Crossover between tricritical and Lifshitz points in pyrochlore FeF$_{3}$

Pyrochlore FeF$_{3}$ (pyr-FeF$_{3}$) is a Heisenberg anti-ferromagnetic (AF) with a magnetic susceptibility deviating from the Curie-Weiss law, even at the room temperature. This compound shows a transition to a long-range ordered state with all-in all-out (AIAO) spin configuration. The critical properties of this transition have remained a matter of dispute. In this work, to gain more insight into the critical properties of pyr-FeF$_{3}$, using ab initio density functional theory (DFT), we obtain spin Hamiltonian of this material under the relative volume change with respect to the experimental volume ($\frac{\Delta V}{V_0}$) from $-0.2$ to $0.2$. We show that the relevant terms in the spin Hamiltonians are the AF exchange up to third neighbors, the nearest neighbor bi-quadratic and the direct Dyzaloshinski-Moriya (DM) interactions and find how these coupling constants vary under the volume change.
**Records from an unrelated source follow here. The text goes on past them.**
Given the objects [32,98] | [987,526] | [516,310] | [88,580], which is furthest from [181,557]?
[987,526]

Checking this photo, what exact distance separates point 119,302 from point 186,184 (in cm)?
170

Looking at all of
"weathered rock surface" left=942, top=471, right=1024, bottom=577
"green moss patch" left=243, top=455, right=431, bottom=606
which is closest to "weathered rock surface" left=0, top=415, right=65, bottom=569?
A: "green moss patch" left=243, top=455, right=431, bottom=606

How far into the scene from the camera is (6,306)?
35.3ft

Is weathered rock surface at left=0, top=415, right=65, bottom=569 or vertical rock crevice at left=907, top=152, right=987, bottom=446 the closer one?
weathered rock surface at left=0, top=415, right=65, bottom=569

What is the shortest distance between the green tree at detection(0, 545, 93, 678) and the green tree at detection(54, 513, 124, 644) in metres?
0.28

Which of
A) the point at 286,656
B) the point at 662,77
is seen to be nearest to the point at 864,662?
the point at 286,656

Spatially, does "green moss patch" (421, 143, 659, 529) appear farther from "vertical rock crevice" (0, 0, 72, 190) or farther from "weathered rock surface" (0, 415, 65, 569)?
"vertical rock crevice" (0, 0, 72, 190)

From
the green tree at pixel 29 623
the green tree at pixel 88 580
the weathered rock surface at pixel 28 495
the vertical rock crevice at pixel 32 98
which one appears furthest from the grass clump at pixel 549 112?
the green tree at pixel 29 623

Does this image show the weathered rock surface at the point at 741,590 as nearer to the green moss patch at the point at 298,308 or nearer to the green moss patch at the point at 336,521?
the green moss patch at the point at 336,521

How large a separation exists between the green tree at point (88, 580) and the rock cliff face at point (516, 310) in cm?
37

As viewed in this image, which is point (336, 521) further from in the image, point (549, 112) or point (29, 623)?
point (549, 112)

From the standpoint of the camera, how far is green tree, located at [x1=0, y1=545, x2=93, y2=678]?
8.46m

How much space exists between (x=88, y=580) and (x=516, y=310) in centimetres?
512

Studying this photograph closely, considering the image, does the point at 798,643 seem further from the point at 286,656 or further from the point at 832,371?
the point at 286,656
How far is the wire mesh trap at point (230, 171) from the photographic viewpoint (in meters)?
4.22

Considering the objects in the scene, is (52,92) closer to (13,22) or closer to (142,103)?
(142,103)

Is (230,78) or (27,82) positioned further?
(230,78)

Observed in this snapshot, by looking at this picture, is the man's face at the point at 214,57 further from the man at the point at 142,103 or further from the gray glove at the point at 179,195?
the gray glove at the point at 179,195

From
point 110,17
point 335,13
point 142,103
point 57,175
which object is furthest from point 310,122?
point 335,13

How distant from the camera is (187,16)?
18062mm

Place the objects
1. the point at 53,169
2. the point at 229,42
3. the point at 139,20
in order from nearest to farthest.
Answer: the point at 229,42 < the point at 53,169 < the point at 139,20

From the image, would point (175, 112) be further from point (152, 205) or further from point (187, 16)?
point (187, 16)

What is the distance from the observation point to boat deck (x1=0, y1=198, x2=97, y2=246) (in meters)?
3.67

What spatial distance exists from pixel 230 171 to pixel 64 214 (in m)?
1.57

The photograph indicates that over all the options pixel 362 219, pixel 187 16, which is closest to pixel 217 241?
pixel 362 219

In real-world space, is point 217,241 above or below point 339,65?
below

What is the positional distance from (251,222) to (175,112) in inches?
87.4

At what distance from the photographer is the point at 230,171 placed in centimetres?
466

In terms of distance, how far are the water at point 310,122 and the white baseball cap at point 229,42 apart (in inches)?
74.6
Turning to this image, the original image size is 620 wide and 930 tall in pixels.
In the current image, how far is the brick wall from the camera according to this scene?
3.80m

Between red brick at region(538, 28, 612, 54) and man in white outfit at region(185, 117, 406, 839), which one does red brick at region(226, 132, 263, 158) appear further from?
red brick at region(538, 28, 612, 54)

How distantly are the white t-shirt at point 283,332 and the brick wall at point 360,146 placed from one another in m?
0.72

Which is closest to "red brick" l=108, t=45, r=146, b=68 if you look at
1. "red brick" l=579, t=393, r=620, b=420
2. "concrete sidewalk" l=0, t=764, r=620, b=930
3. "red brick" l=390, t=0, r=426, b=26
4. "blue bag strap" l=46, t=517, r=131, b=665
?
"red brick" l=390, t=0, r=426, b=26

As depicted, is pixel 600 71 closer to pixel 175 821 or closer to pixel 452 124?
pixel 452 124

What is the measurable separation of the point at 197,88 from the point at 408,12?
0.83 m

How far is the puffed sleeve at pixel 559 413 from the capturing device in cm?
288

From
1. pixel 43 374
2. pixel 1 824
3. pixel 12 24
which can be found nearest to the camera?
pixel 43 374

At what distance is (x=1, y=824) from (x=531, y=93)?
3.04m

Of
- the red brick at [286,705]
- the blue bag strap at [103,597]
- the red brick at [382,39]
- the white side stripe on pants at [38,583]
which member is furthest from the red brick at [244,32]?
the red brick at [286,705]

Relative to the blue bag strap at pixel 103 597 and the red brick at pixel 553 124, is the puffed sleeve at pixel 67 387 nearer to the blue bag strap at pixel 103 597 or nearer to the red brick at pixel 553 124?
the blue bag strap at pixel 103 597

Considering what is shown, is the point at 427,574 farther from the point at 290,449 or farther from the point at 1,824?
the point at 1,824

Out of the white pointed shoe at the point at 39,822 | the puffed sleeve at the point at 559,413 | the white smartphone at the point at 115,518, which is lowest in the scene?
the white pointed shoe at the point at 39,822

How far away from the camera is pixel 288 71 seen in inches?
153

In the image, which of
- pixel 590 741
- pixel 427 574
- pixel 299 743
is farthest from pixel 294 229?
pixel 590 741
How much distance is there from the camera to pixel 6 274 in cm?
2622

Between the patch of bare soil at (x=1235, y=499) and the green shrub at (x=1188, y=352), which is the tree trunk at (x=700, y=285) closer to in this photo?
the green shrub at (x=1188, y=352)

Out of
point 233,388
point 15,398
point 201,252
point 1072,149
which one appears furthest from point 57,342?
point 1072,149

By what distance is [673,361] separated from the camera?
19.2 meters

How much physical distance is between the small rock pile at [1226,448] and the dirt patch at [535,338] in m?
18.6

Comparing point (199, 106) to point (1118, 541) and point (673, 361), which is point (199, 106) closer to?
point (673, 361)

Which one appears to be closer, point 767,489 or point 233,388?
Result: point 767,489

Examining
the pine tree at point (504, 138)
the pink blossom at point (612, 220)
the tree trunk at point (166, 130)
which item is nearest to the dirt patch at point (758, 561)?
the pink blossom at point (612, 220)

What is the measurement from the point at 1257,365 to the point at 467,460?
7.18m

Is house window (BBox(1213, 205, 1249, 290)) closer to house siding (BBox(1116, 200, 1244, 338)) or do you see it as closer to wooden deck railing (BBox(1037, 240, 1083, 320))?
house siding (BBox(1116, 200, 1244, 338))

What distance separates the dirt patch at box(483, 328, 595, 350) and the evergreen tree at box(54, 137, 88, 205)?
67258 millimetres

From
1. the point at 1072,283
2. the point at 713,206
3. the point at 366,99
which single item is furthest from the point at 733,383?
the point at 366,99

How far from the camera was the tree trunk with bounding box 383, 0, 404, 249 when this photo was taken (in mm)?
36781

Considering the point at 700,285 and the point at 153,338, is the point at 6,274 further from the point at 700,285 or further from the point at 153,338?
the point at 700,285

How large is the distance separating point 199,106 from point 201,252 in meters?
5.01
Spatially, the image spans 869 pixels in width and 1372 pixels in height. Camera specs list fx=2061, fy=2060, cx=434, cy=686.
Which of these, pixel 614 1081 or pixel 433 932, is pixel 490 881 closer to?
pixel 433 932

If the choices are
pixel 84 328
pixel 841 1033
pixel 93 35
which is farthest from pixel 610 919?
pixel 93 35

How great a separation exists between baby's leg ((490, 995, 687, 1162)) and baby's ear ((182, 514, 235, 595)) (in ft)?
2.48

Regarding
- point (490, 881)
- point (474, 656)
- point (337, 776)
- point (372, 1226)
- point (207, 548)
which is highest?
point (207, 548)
Then we study the effect of volume change on the finite temperature critical behavior, using classical Monte Carlo (MC) simulation. We show that the spin system undergoes a weakly first order transition to AIAO at small volumes which turns to a second order transition close to the experimental structure. However, increasing $\frac{\Delta V}{V_0}$ to $\sim0.2$, systems shows a transition to a modular spin structure. This finding suggests the existence of a Lifshitz point in pyr-FeF$_{3}$ and may explain the unusual critical exponents observed for this compound.